§ **Stated problem**:
In the records below, locate the line containing "At what distance from the viewer can", then extract it and all following lines exactly, ending with the last line.

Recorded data

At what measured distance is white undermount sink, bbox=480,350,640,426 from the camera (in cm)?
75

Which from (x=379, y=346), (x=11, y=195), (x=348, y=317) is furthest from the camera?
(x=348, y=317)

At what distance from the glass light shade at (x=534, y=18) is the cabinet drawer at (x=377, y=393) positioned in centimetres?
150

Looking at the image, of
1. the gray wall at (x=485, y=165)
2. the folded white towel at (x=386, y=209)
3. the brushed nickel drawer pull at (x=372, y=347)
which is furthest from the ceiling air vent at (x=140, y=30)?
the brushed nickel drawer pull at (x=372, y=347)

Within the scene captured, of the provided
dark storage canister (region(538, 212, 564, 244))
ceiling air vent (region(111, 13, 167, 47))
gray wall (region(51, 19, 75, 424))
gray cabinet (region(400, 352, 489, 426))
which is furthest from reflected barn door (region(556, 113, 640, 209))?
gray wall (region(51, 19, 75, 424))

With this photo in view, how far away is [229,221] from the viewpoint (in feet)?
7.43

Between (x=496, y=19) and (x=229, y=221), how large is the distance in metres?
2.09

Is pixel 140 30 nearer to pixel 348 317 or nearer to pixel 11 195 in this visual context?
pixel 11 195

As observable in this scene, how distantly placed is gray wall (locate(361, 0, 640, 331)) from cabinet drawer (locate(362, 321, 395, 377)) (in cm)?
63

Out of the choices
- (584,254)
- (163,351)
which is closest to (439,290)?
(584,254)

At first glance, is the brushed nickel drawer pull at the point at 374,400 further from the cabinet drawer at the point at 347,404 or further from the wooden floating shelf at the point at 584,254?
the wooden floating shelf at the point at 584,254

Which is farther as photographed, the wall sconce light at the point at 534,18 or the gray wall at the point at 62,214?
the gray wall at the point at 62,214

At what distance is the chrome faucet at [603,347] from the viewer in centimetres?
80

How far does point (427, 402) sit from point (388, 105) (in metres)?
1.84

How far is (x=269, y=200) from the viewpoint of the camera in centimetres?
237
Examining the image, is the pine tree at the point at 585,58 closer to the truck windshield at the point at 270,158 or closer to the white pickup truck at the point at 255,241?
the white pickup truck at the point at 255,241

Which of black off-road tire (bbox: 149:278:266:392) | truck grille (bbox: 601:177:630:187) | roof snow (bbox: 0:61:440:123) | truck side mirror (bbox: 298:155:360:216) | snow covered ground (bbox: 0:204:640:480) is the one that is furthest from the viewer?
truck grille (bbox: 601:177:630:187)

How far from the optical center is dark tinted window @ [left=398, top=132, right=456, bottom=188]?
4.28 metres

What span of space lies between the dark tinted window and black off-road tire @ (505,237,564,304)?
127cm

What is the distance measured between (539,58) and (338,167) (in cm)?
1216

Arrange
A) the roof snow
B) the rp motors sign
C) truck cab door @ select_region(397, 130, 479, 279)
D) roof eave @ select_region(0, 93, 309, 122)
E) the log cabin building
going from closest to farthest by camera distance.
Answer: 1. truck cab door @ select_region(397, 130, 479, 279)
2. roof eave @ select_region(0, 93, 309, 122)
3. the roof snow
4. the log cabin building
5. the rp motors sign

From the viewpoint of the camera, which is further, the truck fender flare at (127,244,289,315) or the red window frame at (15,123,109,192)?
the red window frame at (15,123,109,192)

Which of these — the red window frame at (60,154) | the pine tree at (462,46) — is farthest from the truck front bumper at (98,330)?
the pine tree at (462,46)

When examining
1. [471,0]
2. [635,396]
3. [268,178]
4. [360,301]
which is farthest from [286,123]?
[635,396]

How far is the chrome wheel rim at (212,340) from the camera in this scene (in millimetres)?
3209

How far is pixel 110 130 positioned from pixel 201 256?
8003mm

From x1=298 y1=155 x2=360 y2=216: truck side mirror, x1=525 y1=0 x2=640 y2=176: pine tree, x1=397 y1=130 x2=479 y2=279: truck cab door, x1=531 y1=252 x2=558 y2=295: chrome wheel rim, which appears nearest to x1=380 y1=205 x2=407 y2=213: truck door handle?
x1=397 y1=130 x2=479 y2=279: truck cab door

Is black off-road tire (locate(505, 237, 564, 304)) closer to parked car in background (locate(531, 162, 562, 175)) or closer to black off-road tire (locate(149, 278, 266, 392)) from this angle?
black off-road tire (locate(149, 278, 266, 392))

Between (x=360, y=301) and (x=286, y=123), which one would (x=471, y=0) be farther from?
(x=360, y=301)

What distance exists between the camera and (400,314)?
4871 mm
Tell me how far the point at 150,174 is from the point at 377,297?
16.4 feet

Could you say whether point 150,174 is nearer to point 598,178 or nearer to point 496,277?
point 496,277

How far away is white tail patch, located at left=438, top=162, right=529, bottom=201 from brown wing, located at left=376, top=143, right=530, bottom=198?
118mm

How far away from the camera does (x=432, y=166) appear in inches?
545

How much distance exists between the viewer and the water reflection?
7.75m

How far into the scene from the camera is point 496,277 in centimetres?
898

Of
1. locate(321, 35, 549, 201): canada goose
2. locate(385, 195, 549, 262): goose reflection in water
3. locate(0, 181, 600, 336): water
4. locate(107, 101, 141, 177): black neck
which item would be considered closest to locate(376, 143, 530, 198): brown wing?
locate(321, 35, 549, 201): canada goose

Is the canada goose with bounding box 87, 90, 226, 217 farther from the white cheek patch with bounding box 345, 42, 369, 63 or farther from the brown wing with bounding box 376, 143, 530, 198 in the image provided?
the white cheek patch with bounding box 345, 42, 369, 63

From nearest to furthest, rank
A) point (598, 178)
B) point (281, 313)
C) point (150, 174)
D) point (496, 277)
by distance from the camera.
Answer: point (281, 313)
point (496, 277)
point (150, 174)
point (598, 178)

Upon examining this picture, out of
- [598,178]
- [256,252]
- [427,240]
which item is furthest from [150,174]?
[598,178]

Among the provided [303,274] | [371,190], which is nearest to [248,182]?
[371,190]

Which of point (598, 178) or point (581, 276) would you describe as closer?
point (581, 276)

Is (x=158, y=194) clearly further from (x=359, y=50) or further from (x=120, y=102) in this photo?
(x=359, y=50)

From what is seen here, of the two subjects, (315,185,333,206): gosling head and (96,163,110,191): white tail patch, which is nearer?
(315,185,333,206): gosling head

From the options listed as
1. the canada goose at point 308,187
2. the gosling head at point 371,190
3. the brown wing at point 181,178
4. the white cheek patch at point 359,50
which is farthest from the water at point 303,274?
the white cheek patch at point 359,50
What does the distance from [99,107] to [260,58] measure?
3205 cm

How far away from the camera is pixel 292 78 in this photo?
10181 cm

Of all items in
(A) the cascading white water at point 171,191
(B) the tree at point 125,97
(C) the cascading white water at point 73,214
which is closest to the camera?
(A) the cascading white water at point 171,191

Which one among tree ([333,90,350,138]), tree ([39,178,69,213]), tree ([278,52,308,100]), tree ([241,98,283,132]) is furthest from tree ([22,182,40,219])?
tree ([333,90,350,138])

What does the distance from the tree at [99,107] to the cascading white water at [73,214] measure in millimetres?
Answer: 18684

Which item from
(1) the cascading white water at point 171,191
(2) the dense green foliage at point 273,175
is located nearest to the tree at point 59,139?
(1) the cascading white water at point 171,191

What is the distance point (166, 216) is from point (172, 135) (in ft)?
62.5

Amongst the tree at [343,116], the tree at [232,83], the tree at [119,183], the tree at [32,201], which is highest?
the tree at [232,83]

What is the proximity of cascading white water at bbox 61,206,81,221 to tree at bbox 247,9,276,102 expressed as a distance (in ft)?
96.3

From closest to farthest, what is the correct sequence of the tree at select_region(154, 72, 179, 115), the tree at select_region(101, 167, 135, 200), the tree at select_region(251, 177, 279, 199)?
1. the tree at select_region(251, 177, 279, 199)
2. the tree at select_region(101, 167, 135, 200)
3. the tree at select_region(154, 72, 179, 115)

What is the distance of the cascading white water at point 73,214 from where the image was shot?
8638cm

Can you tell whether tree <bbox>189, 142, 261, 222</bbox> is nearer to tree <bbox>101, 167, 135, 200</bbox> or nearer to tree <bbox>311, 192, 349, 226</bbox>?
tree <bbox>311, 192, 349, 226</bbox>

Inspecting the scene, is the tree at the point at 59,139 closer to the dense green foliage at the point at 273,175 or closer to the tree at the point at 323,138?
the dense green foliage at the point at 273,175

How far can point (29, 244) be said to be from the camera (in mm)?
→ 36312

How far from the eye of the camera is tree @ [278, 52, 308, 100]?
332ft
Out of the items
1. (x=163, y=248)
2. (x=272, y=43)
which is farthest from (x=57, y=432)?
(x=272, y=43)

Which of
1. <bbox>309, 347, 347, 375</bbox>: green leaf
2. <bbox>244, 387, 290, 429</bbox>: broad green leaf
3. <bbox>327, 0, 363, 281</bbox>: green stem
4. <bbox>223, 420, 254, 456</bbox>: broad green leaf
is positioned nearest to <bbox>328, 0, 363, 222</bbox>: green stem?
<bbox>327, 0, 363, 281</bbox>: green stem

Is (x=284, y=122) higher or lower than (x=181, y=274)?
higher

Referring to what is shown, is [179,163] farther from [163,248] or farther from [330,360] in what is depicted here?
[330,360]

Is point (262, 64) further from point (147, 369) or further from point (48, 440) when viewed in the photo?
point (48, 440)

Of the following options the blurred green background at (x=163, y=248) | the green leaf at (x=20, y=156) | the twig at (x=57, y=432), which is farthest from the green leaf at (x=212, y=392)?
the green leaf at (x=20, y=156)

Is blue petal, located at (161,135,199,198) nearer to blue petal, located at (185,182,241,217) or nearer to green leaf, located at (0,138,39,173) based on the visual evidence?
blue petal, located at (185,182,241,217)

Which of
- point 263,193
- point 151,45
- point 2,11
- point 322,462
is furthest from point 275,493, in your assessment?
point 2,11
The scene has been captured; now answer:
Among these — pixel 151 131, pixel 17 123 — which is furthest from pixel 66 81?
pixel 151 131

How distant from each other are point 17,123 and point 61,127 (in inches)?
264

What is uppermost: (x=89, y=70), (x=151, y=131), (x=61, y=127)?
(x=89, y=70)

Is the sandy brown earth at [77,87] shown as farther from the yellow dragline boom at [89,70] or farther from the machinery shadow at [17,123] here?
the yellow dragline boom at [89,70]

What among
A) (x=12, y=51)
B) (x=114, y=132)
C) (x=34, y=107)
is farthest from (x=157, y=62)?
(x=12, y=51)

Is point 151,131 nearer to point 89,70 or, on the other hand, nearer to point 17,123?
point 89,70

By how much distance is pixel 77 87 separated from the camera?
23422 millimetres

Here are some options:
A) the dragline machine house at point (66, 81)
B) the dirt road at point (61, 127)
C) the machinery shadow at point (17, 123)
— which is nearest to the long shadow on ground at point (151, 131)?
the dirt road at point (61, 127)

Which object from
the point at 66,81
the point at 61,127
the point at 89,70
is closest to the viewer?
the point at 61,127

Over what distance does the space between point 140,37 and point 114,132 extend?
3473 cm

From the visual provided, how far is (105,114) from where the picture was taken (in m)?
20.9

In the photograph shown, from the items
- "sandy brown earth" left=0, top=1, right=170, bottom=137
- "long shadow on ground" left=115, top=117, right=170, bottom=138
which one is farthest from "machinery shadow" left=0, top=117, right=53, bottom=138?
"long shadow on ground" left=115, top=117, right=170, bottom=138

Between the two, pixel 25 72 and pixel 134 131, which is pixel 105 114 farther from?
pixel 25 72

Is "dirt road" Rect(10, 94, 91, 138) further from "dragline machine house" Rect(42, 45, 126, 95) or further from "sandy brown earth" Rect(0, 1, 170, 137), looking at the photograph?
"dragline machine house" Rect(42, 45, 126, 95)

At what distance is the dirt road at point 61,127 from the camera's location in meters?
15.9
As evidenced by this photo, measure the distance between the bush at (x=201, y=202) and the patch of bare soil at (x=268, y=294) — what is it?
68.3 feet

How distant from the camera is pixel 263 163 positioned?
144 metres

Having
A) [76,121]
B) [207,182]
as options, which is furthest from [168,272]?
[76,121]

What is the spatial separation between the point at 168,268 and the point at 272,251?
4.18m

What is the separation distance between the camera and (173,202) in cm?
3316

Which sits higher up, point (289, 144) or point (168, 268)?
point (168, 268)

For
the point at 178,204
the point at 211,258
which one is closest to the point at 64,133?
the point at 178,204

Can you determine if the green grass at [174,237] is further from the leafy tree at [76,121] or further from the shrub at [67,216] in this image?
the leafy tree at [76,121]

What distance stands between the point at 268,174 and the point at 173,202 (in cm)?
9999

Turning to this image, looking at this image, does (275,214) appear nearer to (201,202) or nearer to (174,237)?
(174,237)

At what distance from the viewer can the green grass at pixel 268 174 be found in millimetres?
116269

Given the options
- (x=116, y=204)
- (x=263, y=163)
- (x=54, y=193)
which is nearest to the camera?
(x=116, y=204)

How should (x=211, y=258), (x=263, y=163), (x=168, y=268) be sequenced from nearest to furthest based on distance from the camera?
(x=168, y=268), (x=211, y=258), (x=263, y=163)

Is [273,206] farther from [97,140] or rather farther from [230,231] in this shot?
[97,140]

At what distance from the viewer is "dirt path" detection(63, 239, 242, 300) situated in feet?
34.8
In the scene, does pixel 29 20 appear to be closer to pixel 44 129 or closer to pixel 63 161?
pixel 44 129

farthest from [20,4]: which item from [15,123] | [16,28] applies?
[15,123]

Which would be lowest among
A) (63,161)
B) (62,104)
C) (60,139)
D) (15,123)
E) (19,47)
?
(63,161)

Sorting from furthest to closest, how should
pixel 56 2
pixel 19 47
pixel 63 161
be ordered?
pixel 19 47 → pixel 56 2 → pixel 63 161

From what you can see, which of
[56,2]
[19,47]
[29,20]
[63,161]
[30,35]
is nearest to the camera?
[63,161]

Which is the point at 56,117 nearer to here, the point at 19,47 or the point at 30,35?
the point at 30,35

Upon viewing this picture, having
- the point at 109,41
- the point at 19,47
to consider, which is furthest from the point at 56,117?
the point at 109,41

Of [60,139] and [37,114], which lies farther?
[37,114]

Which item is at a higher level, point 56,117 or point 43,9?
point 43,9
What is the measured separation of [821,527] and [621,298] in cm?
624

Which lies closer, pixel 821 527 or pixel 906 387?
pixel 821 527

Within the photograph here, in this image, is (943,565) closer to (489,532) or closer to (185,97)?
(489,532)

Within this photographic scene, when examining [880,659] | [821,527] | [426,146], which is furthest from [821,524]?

§ **Response for this exercise**:
At what distance from the viewer can the green grass at pixel 268 174 be found in millimetres?
116269

Given the options
- (x=116, y=204)
- (x=263, y=163)
- (x=54, y=193)
which is nearest to the camera?
(x=116, y=204)

How should (x=211, y=258), (x=263, y=163), (x=168, y=268) be sequenced from nearest to furthest based on distance from the camera?
(x=168, y=268), (x=211, y=258), (x=263, y=163)

Is [273,206] farther from [97,140] or rather farther from [230,231] in this shot?
[97,140]

At what distance from the viewer is "dirt path" detection(63, 239, 242, 300) situated in feet?
34.8
In the scene, does pixel 29 20 appear to be closer to pixel 44 129 or closer to pixel 63 161?
pixel 44 129

farthest from [20,4]: which item from [15,123] | [16,28] applies?
[15,123]

Which would be lowest among
A) (63,161)
B) (62,104)
C) (60,139)
D) (15,123)
E) (19,47)
?
(63,161)

Sorting from furthest to closest, how should
pixel 56 2
pixel 19 47
pixel 63 161
be ordered?
pixel 19 47 → pixel 56 2 → pixel 63 161

From what you can see, which of
[56,2]
[19,47]
[29,20]
[63,161]
[30,35]
is nearest to the camera?
[63,161]

Which is the point at 56,117 nearer to here, the point at 19,47 or the point at 30,35?
the point at 30,35

Upon viewing this picture, having
- the point at 109,41
- the point at 19,47
to consider, which is furthest from the point at 56,117?
the point at 109,41

Of [60,139] and [37,114], which lies farther?
[37,114]

Which item is at a higher level, point 56,117 or point 43,9?
point 43,9
What is the measured separation of [821,527] and [621,298] in cm?
624

Which lies closer, pixel 821 527 or pixel 906 387?
pixel 821 527

Within the photograph here, in this image, is (943,565) closer to (489,532) or closer to (185,97)?
(489,532)

Within this photographic scene, when examining [880,659] | [821,527] | [426,146], which is furthest from [821,524]?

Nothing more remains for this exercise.